De quoi ternir l'image de l'entreprise phare de l'économie du partage, à un moment où les scandales fiscaux s'amoncellent et suscitent une vague de défiance sans précédent en France et ailleurs en Europe. D'autant qu'Airbnb est également accusée de contribuer à la pression immobilière dans les grandes villes, dont Paris. De fait, la tentation est forte pour les propriétaires d'utiliser leurs logements à cet effet plutôt que de les louer aux résidents locaux. La loi du marché est impitoyable et les gains par ce biais sont supérieurs à ceux qui seraient issus d'un loyer mensuel.

Rien de nouveau sous le soleil capitaliste

Loués pour avoir créé une offre économique alternative et pour participer à l'émergence d'un nouveau modèle plus humain, les grands noms de l'économie collaborative ne seraient donc finalement que des entreprises ordinaires, attirées par la rentabilité. S'il est difficile de leur reprocher leur appartenance au système capitaliste en soit, leur image se doit d'être mise à jour et leurs activités, dans certains cas, davantage régulées. Les entreprises françaises ne devront pas échapper à cette logique.

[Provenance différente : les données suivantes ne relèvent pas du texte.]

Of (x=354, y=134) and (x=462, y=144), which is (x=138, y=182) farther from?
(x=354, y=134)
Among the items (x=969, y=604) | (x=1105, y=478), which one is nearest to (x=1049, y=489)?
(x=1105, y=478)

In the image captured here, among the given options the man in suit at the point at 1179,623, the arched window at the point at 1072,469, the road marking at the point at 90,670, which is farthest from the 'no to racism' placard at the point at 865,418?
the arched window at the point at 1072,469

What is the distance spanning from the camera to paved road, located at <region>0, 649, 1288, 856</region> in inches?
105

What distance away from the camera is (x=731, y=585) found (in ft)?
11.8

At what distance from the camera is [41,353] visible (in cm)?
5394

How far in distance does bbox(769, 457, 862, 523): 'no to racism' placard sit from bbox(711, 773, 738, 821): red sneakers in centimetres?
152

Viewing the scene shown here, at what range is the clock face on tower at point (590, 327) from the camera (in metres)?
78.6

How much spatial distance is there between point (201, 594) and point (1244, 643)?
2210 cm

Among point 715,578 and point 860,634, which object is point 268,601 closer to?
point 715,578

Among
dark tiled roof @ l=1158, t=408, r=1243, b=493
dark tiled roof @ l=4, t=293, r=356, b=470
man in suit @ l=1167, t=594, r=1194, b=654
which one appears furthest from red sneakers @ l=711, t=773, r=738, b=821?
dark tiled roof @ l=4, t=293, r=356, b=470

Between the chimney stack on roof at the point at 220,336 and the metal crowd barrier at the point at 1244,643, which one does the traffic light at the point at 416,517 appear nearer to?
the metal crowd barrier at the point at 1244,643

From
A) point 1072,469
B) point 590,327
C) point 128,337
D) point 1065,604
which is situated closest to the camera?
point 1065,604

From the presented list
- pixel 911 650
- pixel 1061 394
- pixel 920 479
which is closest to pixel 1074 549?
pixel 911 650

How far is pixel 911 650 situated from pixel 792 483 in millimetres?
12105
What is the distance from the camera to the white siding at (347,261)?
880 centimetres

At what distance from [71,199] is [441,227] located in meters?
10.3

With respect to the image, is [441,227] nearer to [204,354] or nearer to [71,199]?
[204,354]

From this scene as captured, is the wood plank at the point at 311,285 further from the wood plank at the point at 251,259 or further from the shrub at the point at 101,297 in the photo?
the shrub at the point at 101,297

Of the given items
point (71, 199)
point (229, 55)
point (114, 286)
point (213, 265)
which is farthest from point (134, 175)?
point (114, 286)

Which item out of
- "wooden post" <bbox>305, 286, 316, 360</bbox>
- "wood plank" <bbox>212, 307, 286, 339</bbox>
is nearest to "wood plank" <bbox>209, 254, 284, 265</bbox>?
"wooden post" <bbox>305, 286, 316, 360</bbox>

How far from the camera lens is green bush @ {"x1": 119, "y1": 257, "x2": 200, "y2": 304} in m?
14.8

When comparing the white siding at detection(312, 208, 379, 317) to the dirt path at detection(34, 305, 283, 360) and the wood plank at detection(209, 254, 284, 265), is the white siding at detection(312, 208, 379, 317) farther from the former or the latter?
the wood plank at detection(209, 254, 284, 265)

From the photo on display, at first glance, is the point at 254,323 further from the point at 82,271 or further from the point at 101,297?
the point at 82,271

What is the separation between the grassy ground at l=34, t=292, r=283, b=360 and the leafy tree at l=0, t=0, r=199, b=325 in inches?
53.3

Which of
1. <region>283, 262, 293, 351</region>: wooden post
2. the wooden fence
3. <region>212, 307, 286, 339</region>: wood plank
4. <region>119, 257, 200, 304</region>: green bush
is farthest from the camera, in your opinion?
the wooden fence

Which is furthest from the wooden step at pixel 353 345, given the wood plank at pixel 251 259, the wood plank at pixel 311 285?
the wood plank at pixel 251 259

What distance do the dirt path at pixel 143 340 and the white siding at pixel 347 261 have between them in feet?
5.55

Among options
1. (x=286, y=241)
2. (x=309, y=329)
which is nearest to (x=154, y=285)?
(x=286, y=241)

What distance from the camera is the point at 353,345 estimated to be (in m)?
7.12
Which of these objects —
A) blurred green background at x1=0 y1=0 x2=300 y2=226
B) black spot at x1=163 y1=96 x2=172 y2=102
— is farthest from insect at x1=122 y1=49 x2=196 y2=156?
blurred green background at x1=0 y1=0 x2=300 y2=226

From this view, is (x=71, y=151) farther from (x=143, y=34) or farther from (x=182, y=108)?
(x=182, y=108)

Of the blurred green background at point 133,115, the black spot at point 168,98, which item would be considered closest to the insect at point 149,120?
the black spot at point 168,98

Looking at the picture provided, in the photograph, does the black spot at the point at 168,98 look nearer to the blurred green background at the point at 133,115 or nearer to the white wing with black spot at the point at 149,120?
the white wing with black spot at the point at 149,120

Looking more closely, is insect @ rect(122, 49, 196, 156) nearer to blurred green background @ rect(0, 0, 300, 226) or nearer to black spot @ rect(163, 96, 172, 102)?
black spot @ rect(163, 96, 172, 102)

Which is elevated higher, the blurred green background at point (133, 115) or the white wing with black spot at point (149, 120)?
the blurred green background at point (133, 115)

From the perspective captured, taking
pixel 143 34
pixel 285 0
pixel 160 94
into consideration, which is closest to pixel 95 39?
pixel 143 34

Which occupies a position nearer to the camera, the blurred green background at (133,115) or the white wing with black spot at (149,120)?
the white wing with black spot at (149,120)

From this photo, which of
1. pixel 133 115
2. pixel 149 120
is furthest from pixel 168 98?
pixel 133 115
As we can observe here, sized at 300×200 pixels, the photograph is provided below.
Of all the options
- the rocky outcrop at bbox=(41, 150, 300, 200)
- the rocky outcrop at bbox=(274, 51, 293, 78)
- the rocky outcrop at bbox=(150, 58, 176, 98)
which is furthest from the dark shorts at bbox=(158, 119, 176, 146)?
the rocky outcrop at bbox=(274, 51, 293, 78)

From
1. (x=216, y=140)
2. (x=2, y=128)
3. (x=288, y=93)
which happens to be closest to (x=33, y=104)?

Fleuron de l'économie collaborative française, Blablacar pourrait ainsi être rappelé à l'ordre. Championne incontestée du covoiturage, la société aurait usé de sa position dominante pour tuer dans l'œuf toute velléité de concurrence. Une manœuvre d'autant plus déplorable que Blablacar a introduit un système de commission sur chaque transaction, accroissant mécaniquement son poids financier.

Terminé le mythe naïf de la bienveillance des grandes entreprises du partage. Ces dernières sont ni plus ni moins des start-ups brillantes, parmi les premiers symboles du changement d'ère économique issu de la révolution numérique, et animées par la quête du succès financier. Rien de nouveau sous le soleil capitaliste donc.

Les ériger en exemple ou au contraire en épouvantails serait dès lors une erreur. L'enjeu pour les pouvoirs publics sera plutôt de créer une régulation cohérente et moderne pour ce nouveau secteur économique – plutôt en phase avec les demandes actuelles des consommateurs et aux bénéfices potentiellement conséquents, notamment en matière écologique – que l’on ne peut désormais plus laisser naviguer sans contrôle.